Then, there’s Halsey, the misunderstood New Jersey pop figure who’s had diminishing Top 40 success since the late 2010s but who dropped their best album in 2021. On If I Can't Have Love, I Want Power — you guessed it — Trent Reznor and Atticus Ross were their co-producers and co-writers. Whereas some pop musicians with the resources of Halsey’s label, Capitol, might bring in every co-producer and co-writer under the sun — Beyoncé is the obvious example, but as per SZA’s SOS credits, she does this too — they chose to work only with two people across 13 of their best songs.

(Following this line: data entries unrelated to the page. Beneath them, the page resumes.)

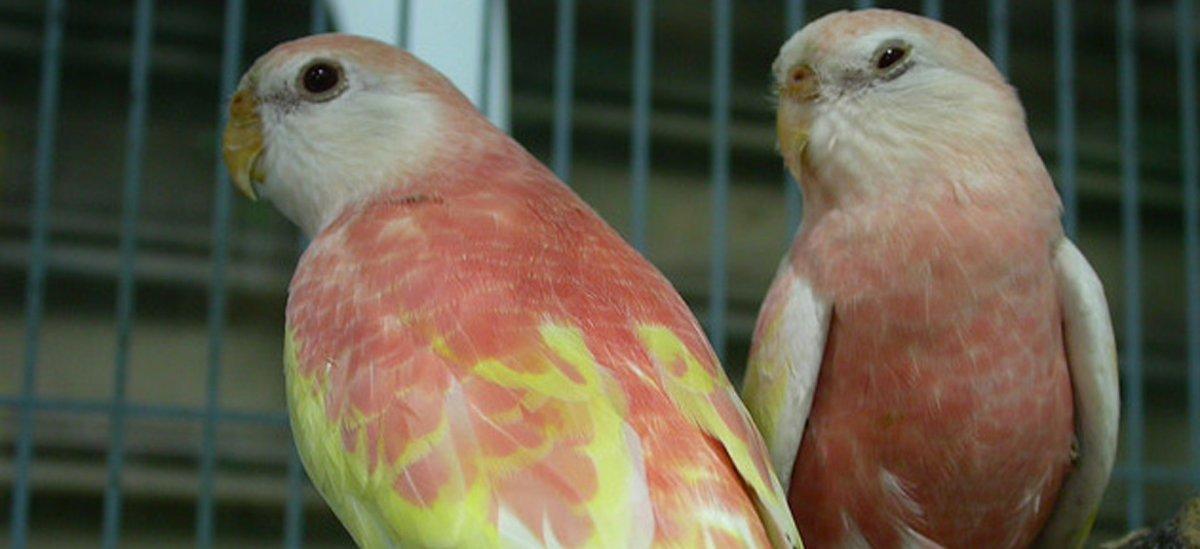 pink bourke parakeet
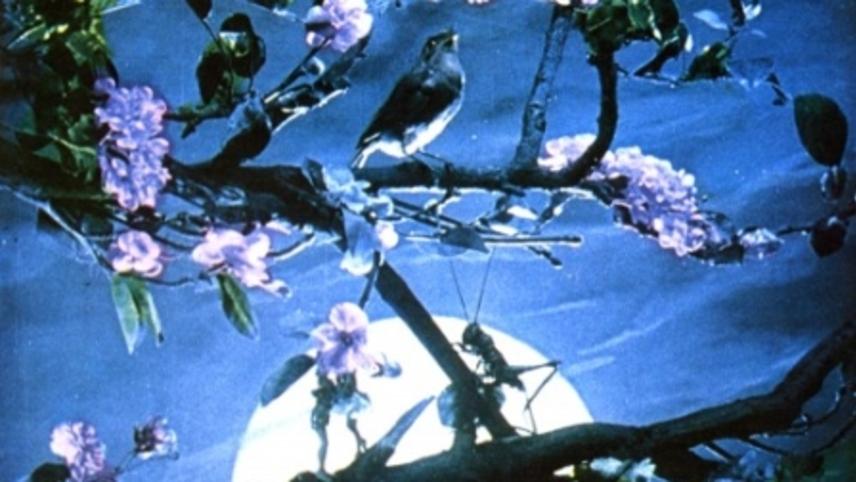 Voice of the Nightingale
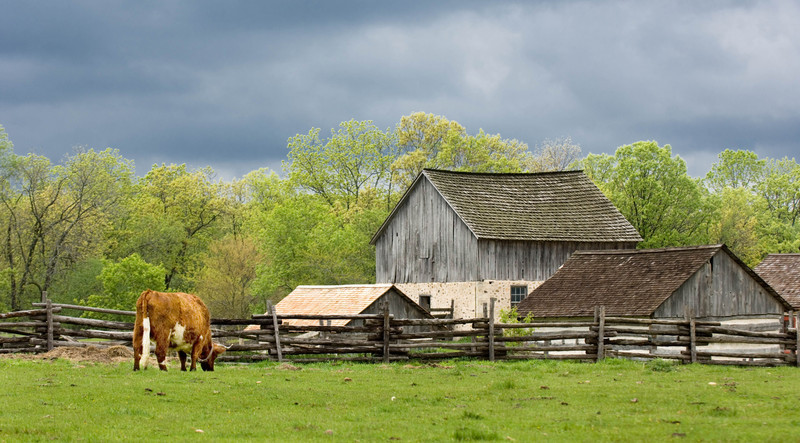 A storm approaches as an ox grazes in the Schulz farm with the 1875 Schottler farm in the background..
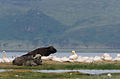 African buffaloes and Pelicans, Lake Nakuru National Park.jpg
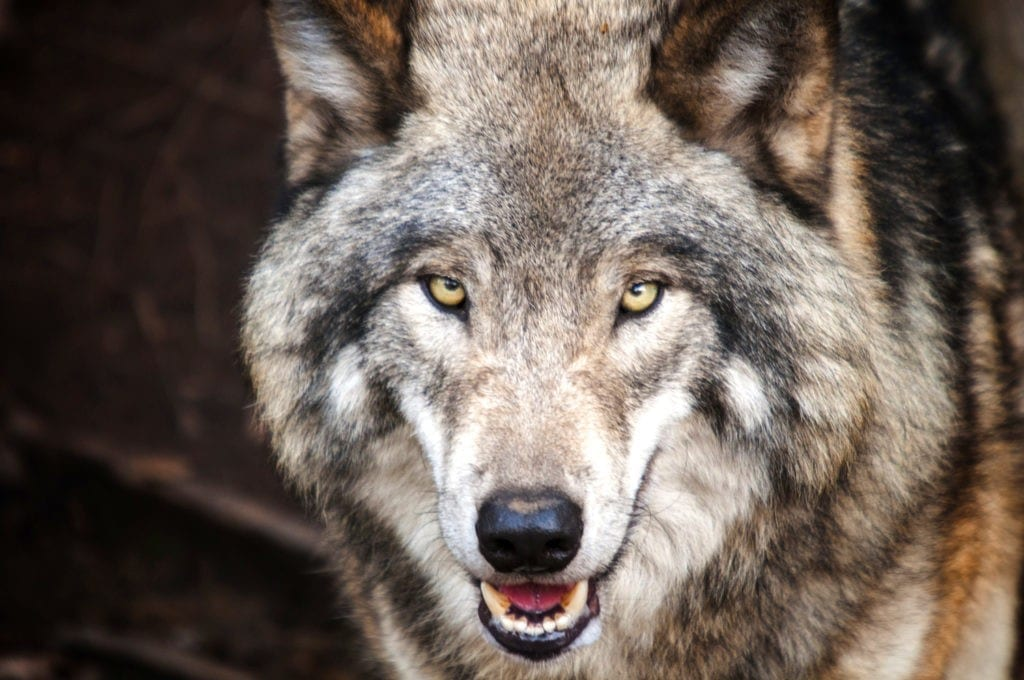 Wolf Meaning Dog Meaning
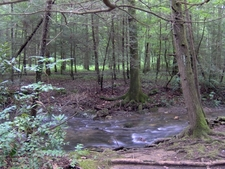 Fighting Creek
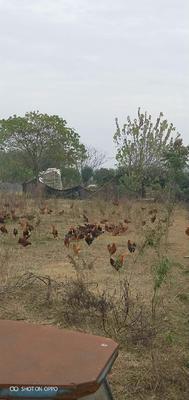 浙江省衢州市龙游县土鸡  2-3斤 公 阉鸡半放养120天了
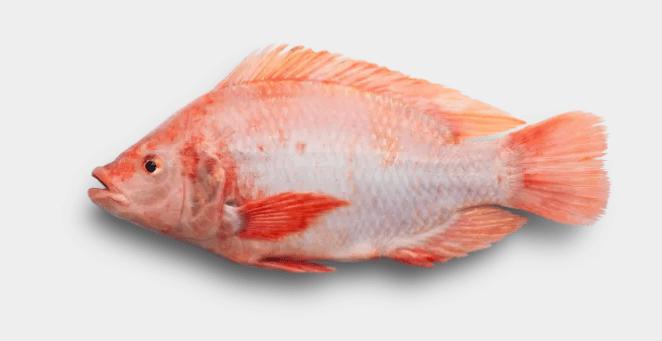 Fisk certifierad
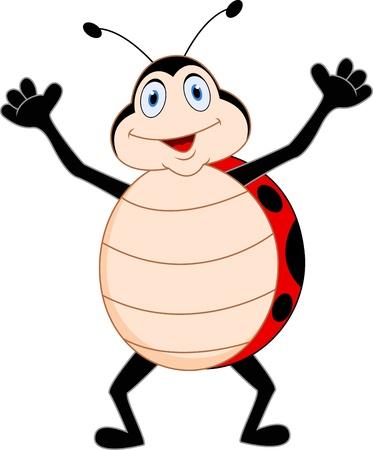 ladybirds: Ladybug cartoon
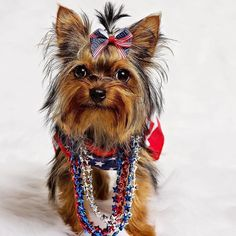 #Repost @hollybelleyorkie  Friends Family Food! Happy Fourth  Woof!  #usa #america #merica #godbless #party #4thofjuly  #happy4th #happyfourth #independenceday #patriotic #redwhiteblue #proud #americanstrong #yorkie #yorkiefamous #yorkiecute #puppy #yorkiepuppy #5months #dogsofinsta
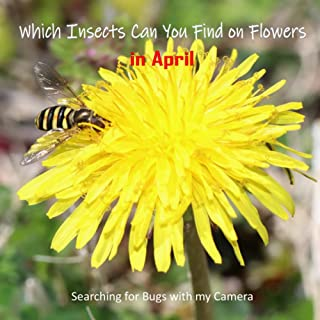 Which Insects Can You Find on Flowers in April: Searching for Bugs with my Camera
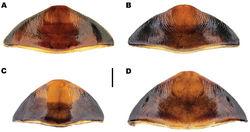 Figure 15. Meladema species females, abdominal ventrite 6 (DNA voucher codes where applicable). A M. coricaea, Spain, Murcia, Fte. Caputa B M. lepidoptera sp. n., Corsica, Cap Corse (NHM-IRM12C) C M. imbricata, La Palma, Bco. Hoyo Verde D M. lanio, Madeira, Ribeira dos Cedros (NHM-IRM9A). Scale bar = 1 mm.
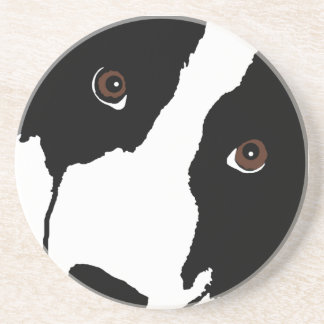BORDER COLLIE WATCHING EWE COASTER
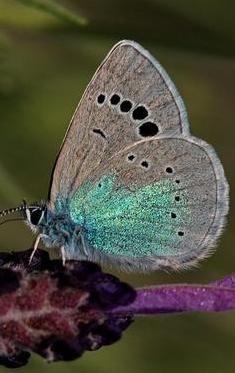 Butterfly http://www.kelebek-turk.com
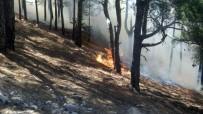 KARADERE - Anamur'daki Orman Yangını Devam Ediyor, Evler Boşaltıldı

As for queer AFAB folx in the indie pop world, Karin Dreijer, best known for writing and producing haunting electronic pop under the name Fever Ray, brought in Ross and Atticus to co-produce “Even It Out,” my favorite song from their 2023 album Radical Romantics. For the most part, Dreijer’s only other collaborator on the album is their brother Olof Dreijer, their former bandmate in the legendary experimental electronic duo The Knife, whose “Full of Fire” is one of my favorite songs ever recorded. And, of course, in my one-year retrospective on St. Vincent’s All Born Screaming, I wrote about the obvious St. Vincent-NIN connection. A handful of queer pop-music visionaries folks know Trent Reznor is their go-to for bangers (Nine Inch Nails’ "34 Ghosts IV" is sampled extensively in Lil Nas X’s “Old Town Road”), and I expect even more LGBTQI+ pop icons will realize this soon.
Reznor’s score work is equally important to his place in the queer canon, and almost as if to pin the tail right on the gay donkey, the other 2024 film he scored besides Challengers is literally called Queer. Admittedly, it’s also a movie by Luca Guadagnino, the queer director who also helmed Challengers and had his breakout in 2017 with the very, very gay Call Me By Your Name, a movie I’m unafraid to go on record as absolutely hating. Sorry y’all. In any case, although Guadagnino has made a whole-ass career out of casting straight people in gay roles (I’ve heard the argument from at least one queer filmmaker I’ve met in real life that, if a straight person is truly the best fit for the role, they would rather cast that person), the fact that he sees Reznor as best suited for the task of evoking queerness via music signals that Reznor may well be For The Girls.
And you know what? So do the dang outfits. No, not the ones I described at the outset of this newsletter. The one in the “March of the Pigs” video, for example. I mean, this man is really out here wearing tight leather jeans and mesh on his arms. Mesh on his arms. Apparently, Trent Reznor walked so that some rando at The Eagle could run. The shoulder-length hair is giving queer too — but, to be clear, I’m saying this all in jest, and one’s fashion and grooming choices do not completely or clearly dictate, suggest, or imply one’s sexuality or gender. I am, though, saying that Reznor’s appearance in this video suggests that he’s comfortable enough with his masculinity to dress in a way that, if a high-school-aged boy showed up at school like that, might get them homophobically and transphobically bullied. And, at least in that regard, he’s probably been an ally, if not an outright one, long before his work in queer music and film. At the very least, debuting with “Head Like a Hole” lets people know right away that you’re anti-capitalist, which is somewhere between a baby step and a gateway drug toward queer allyship.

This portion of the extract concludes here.